A US attorney’s office spokeswoman declined to say whether more charges were expected, saying only that the criminal investigation is ongoing.

Attorneys associated with the Framingham pharmacy did not respond to requests for comment
Thursday.

According to the criminal complaint filed by Benedict Celso, a special agent for the Food and Drug Administration, Chin supervised four pharmacists and 10 pharmacy technicians in so-called clean rooms, and was personally responsible for compounding steroid stock solutions.

“During the course of this investigation, I have learned of numerous unsafe practices employed by Chin at NECC while producing supposedly sterile medication,’’ Celso wrote. “These unsafe practices included improper sterilization and improper testing of supposedly sterile medication. Moreover, to conceal these unsafe practices, Chin instructed pharmacy technicians to mislabel medication to indicate it was properly sterilized and tested.’’

Chin was in charge on June 29, 2012, when one batch of methylprednisolone acetate was made. Chin, the federal complaint alleges, “directed that filled vials be sent out of the clean room for shipment to NECC customers.’’

On Aug. 7, 2012, Michigan Pain Specialists in Brighton, Mich., ordered 400 vials of the material, the complaint alleged. New England Compounding sent the requested vials, each of which included the abbreviation for “injectable’’ on the label, indicating the medicine “was sterile and fit for human use,” the complaint said.
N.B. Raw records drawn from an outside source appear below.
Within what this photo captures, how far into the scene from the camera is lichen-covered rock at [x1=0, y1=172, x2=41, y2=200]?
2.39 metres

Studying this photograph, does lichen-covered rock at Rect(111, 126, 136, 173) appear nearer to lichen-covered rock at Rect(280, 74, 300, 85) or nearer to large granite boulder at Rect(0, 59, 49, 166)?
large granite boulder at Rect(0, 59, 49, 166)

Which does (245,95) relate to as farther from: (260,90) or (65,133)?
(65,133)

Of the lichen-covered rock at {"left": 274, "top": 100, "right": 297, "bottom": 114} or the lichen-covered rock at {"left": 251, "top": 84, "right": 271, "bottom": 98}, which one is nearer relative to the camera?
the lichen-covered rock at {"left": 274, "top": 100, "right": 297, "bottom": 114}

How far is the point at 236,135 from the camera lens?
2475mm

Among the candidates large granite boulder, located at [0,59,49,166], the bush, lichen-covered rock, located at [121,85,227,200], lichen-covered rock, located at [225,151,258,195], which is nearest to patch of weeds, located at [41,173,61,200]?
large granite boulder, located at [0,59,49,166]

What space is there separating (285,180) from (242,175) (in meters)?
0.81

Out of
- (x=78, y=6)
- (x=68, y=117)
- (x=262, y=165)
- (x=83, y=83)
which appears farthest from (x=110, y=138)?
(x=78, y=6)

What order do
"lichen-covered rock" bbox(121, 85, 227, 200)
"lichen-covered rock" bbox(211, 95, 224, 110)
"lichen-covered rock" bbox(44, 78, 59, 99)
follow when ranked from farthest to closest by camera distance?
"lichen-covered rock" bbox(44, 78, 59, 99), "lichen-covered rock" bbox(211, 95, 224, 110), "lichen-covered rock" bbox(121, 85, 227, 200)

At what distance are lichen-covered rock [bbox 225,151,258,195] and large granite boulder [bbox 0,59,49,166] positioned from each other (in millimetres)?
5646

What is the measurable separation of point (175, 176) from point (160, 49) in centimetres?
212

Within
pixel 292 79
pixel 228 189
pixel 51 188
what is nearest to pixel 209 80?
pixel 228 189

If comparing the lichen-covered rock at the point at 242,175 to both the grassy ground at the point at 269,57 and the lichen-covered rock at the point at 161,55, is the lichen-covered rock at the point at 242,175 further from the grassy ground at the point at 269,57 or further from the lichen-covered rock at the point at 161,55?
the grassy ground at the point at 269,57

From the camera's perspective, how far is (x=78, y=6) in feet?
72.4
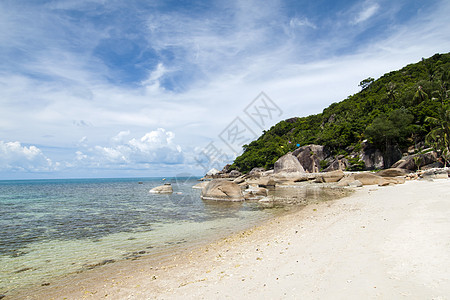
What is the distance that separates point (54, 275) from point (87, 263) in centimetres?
112

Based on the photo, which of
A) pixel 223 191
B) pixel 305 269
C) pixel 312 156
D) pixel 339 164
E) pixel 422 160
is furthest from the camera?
pixel 312 156

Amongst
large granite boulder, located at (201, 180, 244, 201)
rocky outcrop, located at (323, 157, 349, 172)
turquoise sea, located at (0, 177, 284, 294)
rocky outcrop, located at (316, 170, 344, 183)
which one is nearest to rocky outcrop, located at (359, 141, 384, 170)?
rocky outcrop, located at (323, 157, 349, 172)

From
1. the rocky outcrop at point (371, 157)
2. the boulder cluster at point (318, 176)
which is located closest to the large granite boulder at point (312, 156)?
the boulder cluster at point (318, 176)

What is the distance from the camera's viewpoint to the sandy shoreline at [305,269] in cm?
451

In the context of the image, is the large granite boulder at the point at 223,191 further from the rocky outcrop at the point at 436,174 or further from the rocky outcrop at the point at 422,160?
the rocky outcrop at the point at 422,160

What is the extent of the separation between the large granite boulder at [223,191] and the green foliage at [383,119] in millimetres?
30007

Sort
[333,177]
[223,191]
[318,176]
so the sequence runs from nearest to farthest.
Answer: [223,191], [333,177], [318,176]

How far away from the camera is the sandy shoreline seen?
4.51m

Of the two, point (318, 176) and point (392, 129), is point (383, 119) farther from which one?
point (318, 176)

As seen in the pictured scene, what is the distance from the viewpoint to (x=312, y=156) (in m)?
64.4

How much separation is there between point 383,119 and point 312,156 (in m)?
18.7

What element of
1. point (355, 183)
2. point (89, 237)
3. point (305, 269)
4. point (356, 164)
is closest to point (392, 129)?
point (356, 164)

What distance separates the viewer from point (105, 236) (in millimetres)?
12836

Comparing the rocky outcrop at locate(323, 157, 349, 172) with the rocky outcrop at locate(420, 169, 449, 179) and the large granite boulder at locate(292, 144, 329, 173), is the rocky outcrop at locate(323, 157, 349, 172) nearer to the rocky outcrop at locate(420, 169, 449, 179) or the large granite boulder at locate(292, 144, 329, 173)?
the large granite boulder at locate(292, 144, 329, 173)
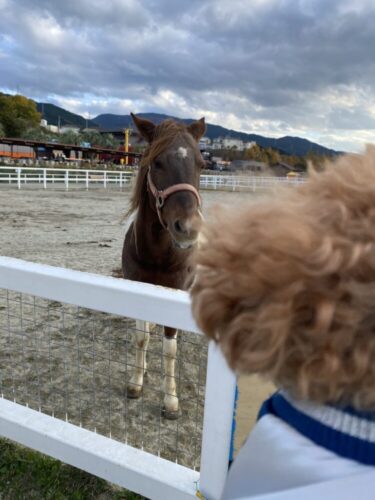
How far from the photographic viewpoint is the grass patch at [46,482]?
5.82 feet

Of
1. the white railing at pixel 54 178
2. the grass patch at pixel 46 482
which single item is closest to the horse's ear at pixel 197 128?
the grass patch at pixel 46 482

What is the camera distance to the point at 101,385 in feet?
9.18

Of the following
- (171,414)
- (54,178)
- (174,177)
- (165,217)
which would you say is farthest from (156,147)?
(54,178)

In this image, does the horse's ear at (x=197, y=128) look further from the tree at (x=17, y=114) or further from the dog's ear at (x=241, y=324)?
the tree at (x=17, y=114)

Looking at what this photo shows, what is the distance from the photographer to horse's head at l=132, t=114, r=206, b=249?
9.02 feet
Over the next two months, doctors at the Michigan clinic injected 625 patients with the compound, the complaint alleges. After receiving the injections, 217 patients contracted fungal infections; fifteen of them died, according to the complaint.

After the hearing, Chin’s attorney called the allegations in the complaint “absolute nonsense.”

He said he did not dispute that the contaminated medication was compounded on Chin’s watch, but said officials have never determined the cause of the contamination.

“Until the government can tell you what the cause of the contamination was, it was hard to say it was under Mr. Chin,” Shaw said. “Once the vials left that clean room, and then were shipped, it was no longer under his responsibility.”

Adair received injections of the compound that were shipped to Michigan in summer and fall 2012.

By October, she was in too much pain to walk. She spent 41 days in the hospital receiving antifungal treatment, and while she feels better almost two years later, she has lingering symptoms.

Lower-back pain radiating down her legs makes it difficult to walk or bend down to tend her beloved flower and vegetable gardens.

“I don’t do what I want to do anymore,” she said.